-- Page text --
Nice to see a Dawg fan that gets it...


----------



## riprap (Sep 14, 2014)

The defense played poorly but they did give the offense a chance to win. Most teams that are playing for a NC have a very easy schedule to start with to work out the kinks. Offense is the name of the game these days. You can't get near the receiver or the qb without getting a penalty. Although getting closer than 5 yrds to a receiver would have been a little better last night. You need to be prepared to put 40 up if you plan to win.


----------



## greene_dawg (Sep 14, 2014)

The D will be fine. A whole new staff and we literally gutted our secondary of bad apples. I think we have the right defensive staff and the fish on the hook for the class of 15 look a notch above what we normally get.


----------



## SpotandStalk (Sep 14, 2014)

greene_dawg said:


> The D will be fine. A whole new staff and we literally gutted our secondary of bad apples. I think we have the right defensive staff and the fish on the hook for the class of 15 look a notch above what we normally get.



This^^^

I know a lot of guys thought Pruitt was their savior but he is working with a bare cupboard.


----------



## KDarsey (Sep 14, 2014)

Exactly. It is frustrating but a lot of folks don't realize how much new blood is out there with little or no experience at this level.
They have been thrown into the fire early. That may be good for them, they have to toughen up quick.
Georgia was ranked too high too early. That in my opinion is a big hurt. Better to start of ranked low & work down. It gives a little wiggle room.


----------



## Hardwoods (Sep 14, 2014)

greene_dawg said:


> The D will be fine. A whole new staff and we literally gutted our secondary of bad apples. I think we have the right defensive staff and the fish on the hook for the class of 15 look a notch above what we normally get.



Yep.


----------



## elfiii (Sep 14, 2014)

greene_dawg said:


> The D will be fine. A whole new staff and we literally gutted our secondary of bad apples. I think we have the right defensive staff and the fish on the hook for the class of 15 look a notch above what we normally get.



You are much more sanguine as to our future prospects than I. Our D hasn't been Junkyard Dawg quality in years.

In the Dooley years a loss like this would mean the entire team would dress in pads and be on the practice field at 8 am Sunday morning and there would be some hard hitting and a lot of profanity from the coaches. I saw it happen.

Junkyard Dawgs are mean, vicious, tenacious and they are trained to attack at the slightest provocation.

-- Recorded information --

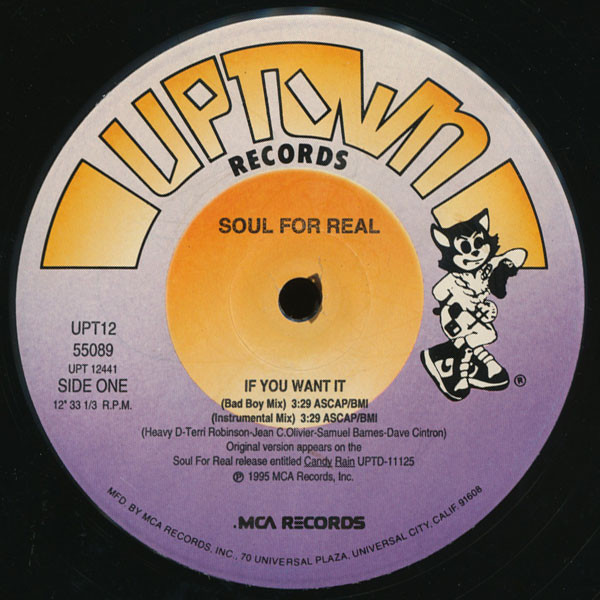 Soul For Real - If You Want It | Uptown Records (UPT12-55089) - 2 Soul For Real - If You Want It | Uptown Records (UPT12-55089) - 2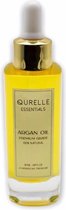 Qurelle Essentials - Arganolie -  50 ML - 100% Natuurlijk & Biologisch - Argan Olie Voor Haar, Gezicht en Lichaam - Marokkaanse olie - Koudgeperst - Huidolie - Moroccan Argan Oil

-- Check your understanding --
1. Answer these questions from the forum thread, one line each:
(a) How many points does riprap say a team must be prepared to score to win?
(b) Whom does SpotandStalk describe as working with a bare cupboard?
(c) At what hour on Sunday morning does elfiii say the team would be on the practice field after such a loss in the Dooley years?
2. Rewrite the part of the forum thread that begins at the words "## KDarsey (Sep" and stops after "at this level.", with "frustrating" replaced by "disappointing".
The listing above was drawn from a separate source.

-- Solutions to the tasks --
1.
(a) 40
(b) Pruitt
(c) 8 am

2.
## KDarsey (Sep 14, 2014)

Exactly. It is disappointing but a lot of folks don't realize how much new blood is out there with little or no experience at this level.